Jun 1, 2023

A neural network for Alex

This was a first test for training neural network models.

My goal was to train a Model for stable diffusion based on 16 images of myself.

These were the 16 input images, cropped to a resolution of 512x512:

The training of the model took about 45 Minutes. I used a GPU (A5000) from paperspace, and a paperspace (jupyter) notebook for Dreambooth training from TheLastBen/PPS. The steps I used for training loosely follow what is described here.

Two key concepts apply:

there are concepts, such as man, where Stable Diffusion already has base knowledge through its initial training.
there are instances of concepts, such as alex - a model can be trained on a specific instance (which is what I did using the 16 images above)

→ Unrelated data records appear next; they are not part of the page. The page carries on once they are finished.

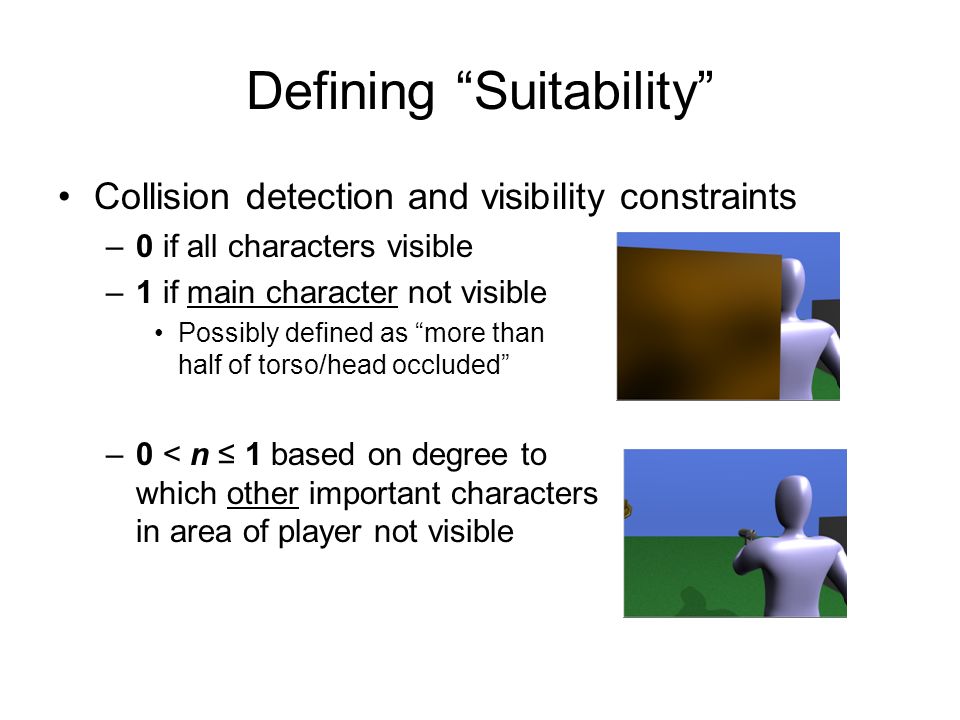 Defining “Suitability”

• Collision detection and visibility constraints

– 0 if all characters visible

– 1 if main character not visible

• Possibly defined as “more than half of torso/head occluded”

– $0 < n \leq 1$ based on degree to which other important characters in area of player not visible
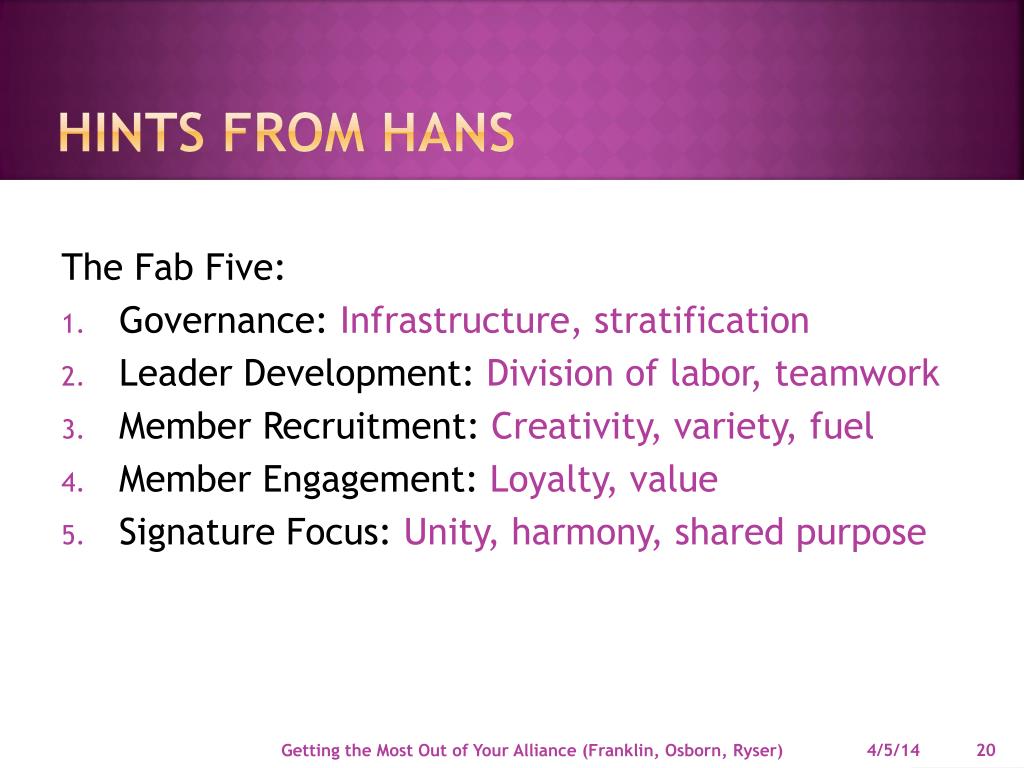 HINTS FROM HANS

The Fab Five:

1. Governance: Infrastructure, stratification
2. Leader Development: Division of labor, teamwork
3. Member Recruitment: Creativity, variety, fuel
4. Member Engagement: Loyalty, value
5. Signature Focus: Unity, harmony, shared purpose

Getting the Most Out of Your Alliance (Franklin, Osborn, Ryser) 4/5/14 20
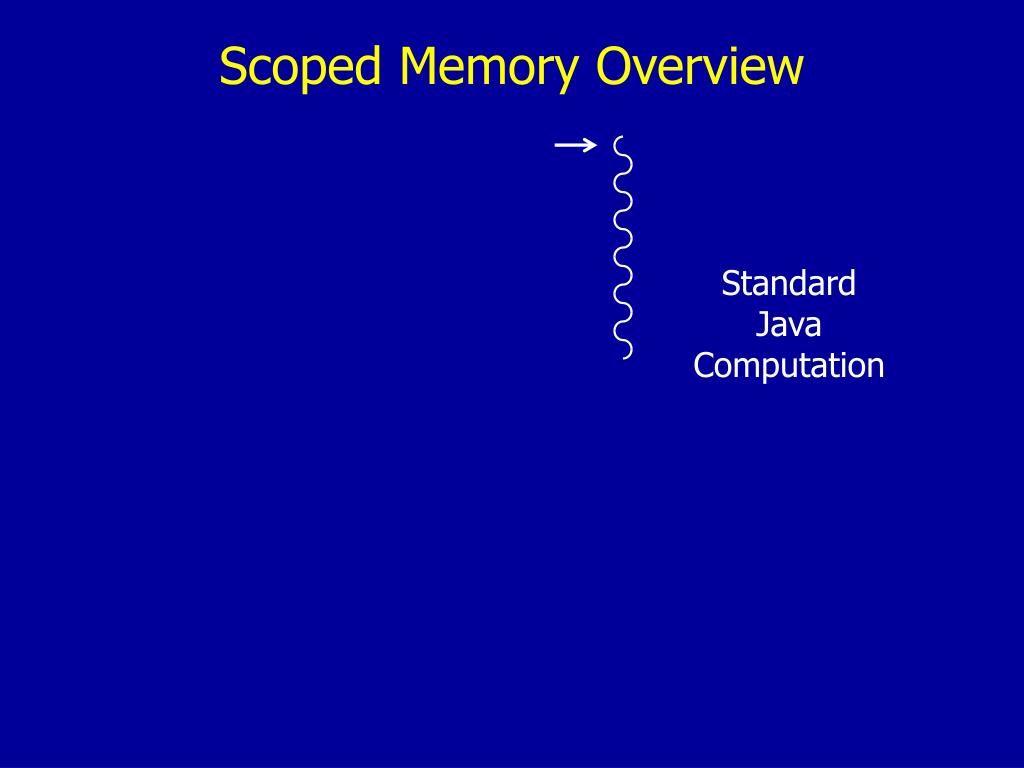 Scoped Memory Overview

Standard
Java
Computation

After the training, images can be generated using text prompts.

The first step is to test the model with the prompt photo of alex man

Afterwards, specific prompts can be used to generate other images.

Here is my prompt for (some) of the images above.

face photo of (alex man:1.2) as a knight, long hair, friendly, energetic, artstation, concept art, cinematic lighting, insanely detailed, octane, digital painting, smooth, sharp focus, illustration, vibrant colors, 3d render, photorealistic, hdr, 8k, exquisite, trending on artstation

Note:

alex is replaced with a specific instance token in the real prompt
:1.2 is a specific weight attached to a concept (in this case, the attention weight is increased)
similar to weights, parentheses (...) can be used to highlight concept which should get particular attention

I also used the following negative prompt:

((bw)), ((black and white)), blurry, bad, worse, worst, cheap, sketch, basic, juvenile, unprofessional, failure, oil, signature, watermark, amateur, grotesque, misshapen, deformed, distorted, malformed, unsightly, terrible, awful, repellent, disgusting, revolting, loathsome, mangled, awkward, ugly, offensive, repulsive, ghastly, hideous, unappealing, frightful, odious, obnoxious, hateful, vile

The base for these prompts was shared by other authors and emerged from experience.

Afterwards, I just exchanged as a knight with other descriptions, such as as an old coal miner in 19th century or as a peasant, medieval times.

This was a test. The next step is to train specific Models for map making and cartography.

img2img

There are also other approaches to use Stable Diffusion. One test I made was using sattelite imagery and Stable Diffusion img2img generation. Here, both a prompt and an image are used to generate a new image.

Here’s a comparison, with the original satellite image on the left side, and a stable diffusion modified version on the right side.

prompt: aerial image, desert, dunes, dry, sand, rock

.. or, another one for cartoon style, medieval, village, landscape, map:

It is also possible to create individual map icons for landmarks. The Frauenkirche, for instance, appears to be known to the original Stable Diffusion 1.5 training data set. At least somewhat known:

While the results can be improved, such as through additional training, the technique has potential for generating background and foreground cartographic material for illustration purposes, for instance landscape or regional planning scenarios (in the wake of climate change).